[Excerpt from a dataset]
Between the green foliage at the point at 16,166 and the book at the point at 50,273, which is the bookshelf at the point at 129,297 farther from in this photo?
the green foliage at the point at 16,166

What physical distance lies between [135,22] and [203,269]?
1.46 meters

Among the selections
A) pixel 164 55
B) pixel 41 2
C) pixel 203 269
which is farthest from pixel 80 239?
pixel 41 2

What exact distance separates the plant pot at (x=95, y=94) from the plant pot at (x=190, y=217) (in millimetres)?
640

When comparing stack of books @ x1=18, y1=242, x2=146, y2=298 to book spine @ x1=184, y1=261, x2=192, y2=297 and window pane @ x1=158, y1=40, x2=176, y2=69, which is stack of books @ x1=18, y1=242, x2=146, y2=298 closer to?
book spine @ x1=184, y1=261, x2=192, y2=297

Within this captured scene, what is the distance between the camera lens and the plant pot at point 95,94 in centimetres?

Problem requirements — Rewrite every record above, changing "plant pot" to "flowerpot" wherever it appears and leaving everything else as it is.

Task answer —
Between the green foliage at the point at 16,166 and the book at the point at 50,273, which is the bookshelf at the point at 129,297 farther from in this photo?
the green foliage at the point at 16,166

What physical distance lies between [135,22] and [203,269]?
1.46 meters

Among the selections
A) pixel 164 55
B) pixel 41 2
C) pixel 203 269
which is farthest from pixel 80 239?
pixel 41 2

What exact distance separates the flowerpot at (x=95, y=94) from the flowerpot at (x=190, y=217) (in millimetres)?
640

When comparing stack of books @ x1=18, y1=242, x2=146, y2=298 to book spine @ x1=184, y1=261, x2=192, y2=297 and window pane @ x1=158, y1=40, x2=176, y2=69, which is stack of books @ x1=18, y1=242, x2=146, y2=298 closer to?
book spine @ x1=184, y1=261, x2=192, y2=297

Within this captured scene, what is the distance between the camera lens and the flowerpot at point 95,94 in centimetres?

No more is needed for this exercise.